• _STATED GOAL_
Print exactly, and only, the lines running from the line containing "Looking at the image, would" through the end of the records below.

• _EXERCISE MATERIALS_
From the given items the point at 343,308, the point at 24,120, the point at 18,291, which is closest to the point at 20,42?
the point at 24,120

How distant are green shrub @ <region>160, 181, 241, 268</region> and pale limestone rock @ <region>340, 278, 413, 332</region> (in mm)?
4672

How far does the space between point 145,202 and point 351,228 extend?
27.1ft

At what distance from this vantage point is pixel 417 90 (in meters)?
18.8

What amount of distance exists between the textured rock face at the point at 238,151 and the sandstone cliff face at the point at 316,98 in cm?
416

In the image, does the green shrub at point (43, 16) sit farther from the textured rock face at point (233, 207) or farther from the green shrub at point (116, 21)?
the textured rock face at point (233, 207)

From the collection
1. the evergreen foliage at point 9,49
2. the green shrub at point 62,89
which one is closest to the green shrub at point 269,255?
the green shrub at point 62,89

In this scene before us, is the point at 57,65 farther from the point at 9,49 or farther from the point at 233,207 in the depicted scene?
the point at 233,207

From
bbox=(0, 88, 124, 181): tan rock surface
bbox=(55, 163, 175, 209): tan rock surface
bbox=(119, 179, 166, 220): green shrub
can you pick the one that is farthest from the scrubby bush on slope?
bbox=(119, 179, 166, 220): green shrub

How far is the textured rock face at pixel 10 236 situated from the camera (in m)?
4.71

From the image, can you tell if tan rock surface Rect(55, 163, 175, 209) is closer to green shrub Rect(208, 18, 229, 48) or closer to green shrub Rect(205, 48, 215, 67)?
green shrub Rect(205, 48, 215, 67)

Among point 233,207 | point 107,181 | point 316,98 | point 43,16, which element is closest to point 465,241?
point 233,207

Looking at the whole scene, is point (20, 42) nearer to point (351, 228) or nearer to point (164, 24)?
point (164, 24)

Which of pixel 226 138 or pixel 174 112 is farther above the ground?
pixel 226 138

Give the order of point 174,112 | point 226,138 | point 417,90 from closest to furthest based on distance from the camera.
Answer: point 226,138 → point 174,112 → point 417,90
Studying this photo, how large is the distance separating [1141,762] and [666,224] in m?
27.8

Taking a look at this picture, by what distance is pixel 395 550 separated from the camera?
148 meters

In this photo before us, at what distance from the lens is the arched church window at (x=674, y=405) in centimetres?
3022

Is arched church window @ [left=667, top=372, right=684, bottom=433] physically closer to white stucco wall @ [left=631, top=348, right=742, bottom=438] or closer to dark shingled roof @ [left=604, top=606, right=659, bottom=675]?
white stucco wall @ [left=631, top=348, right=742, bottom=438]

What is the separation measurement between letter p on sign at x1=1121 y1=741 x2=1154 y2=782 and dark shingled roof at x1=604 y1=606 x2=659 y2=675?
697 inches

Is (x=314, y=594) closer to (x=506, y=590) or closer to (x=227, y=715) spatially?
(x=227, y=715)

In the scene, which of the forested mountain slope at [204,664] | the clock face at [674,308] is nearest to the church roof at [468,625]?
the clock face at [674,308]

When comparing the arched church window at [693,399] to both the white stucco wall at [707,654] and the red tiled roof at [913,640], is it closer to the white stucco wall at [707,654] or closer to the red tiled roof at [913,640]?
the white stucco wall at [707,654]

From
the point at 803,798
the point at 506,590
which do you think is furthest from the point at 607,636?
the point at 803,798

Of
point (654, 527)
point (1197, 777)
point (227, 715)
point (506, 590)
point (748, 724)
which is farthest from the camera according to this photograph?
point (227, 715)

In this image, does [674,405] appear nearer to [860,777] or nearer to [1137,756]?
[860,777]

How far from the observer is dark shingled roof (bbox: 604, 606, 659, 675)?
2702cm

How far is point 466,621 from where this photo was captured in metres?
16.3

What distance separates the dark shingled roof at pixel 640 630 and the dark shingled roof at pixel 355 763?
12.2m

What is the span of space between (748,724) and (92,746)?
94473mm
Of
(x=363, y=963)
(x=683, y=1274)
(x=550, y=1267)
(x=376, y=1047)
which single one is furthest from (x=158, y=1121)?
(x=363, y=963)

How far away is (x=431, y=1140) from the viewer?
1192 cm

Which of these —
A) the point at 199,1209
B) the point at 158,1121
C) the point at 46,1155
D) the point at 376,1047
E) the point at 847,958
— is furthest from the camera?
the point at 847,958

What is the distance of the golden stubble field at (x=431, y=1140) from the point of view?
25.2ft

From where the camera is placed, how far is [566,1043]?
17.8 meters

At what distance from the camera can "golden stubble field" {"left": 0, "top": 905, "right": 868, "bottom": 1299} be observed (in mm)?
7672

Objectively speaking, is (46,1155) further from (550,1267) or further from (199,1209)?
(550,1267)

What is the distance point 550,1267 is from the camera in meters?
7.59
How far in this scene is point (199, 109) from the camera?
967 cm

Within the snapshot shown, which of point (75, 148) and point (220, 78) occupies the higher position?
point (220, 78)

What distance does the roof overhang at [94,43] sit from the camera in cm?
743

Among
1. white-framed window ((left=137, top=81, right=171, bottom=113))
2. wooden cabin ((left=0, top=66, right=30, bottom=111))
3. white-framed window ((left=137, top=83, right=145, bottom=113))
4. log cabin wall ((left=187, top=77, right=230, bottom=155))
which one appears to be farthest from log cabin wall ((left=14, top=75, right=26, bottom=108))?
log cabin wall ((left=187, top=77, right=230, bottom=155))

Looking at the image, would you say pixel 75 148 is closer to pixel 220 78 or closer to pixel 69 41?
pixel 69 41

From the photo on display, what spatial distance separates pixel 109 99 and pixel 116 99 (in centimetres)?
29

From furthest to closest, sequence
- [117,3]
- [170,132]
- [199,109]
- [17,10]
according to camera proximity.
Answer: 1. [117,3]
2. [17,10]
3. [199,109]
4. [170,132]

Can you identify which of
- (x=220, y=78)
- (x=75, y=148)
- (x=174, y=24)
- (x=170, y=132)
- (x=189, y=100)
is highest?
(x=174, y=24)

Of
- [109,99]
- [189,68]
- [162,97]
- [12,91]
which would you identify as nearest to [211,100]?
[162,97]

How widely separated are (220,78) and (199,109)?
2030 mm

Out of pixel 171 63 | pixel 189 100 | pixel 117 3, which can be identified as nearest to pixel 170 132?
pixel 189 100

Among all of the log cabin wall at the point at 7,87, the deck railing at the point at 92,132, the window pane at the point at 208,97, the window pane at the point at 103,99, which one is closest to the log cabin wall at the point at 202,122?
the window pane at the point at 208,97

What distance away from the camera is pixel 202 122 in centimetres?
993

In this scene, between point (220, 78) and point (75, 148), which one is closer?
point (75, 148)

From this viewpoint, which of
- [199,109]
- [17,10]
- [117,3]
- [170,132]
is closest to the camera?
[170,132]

• _IN RESPONSE_
Looking at the image, would you say pixel 75 148 is closer to pixel 220 78 or closer to pixel 69 41?
pixel 69 41

From the photo on display, what spatial distance separates pixel 109 99 and pixel 116 99 (in centimetres)?
29

From furthest to closest, sequence
- [117,3]
- [170,132]
- [199,109]
- [17,10]
according to camera proximity.
Answer: 1. [117,3]
2. [17,10]
3. [199,109]
4. [170,132]

Can you identify which of
- (x=220, y=78)
- (x=75, y=148)
- (x=174, y=24)
- (x=170, y=132)
- (x=189, y=100)
is highest?
(x=174, y=24)

Of
- [109,99]
- [189,68]
- [162,97]
- [12,91]
which would you identify as nearest to [211,100]?
[162,97]

How widely separated are (220,78) and (199,109)?
2030 mm

Out of pixel 171 63 | pixel 189 100 | pixel 117 3, which can be identified as nearest to pixel 170 132?
pixel 189 100

Among all of the log cabin wall at the point at 7,87, the deck railing at the point at 92,132, the window pane at the point at 208,97, the window pane at the point at 103,99, which one is closest to the log cabin wall at the point at 202,122?
the window pane at the point at 208,97

What distance away from the camera is pixel 202 122 in centimetres?
993

In this scene, between point (220, 78) and point (75, 148), which one is closer?
point (75, 148)

From this viewpoint, which of
- [199,109]
- [17,10]
- [117,3]
- [170,132]
is closest to the camera?
[170,132]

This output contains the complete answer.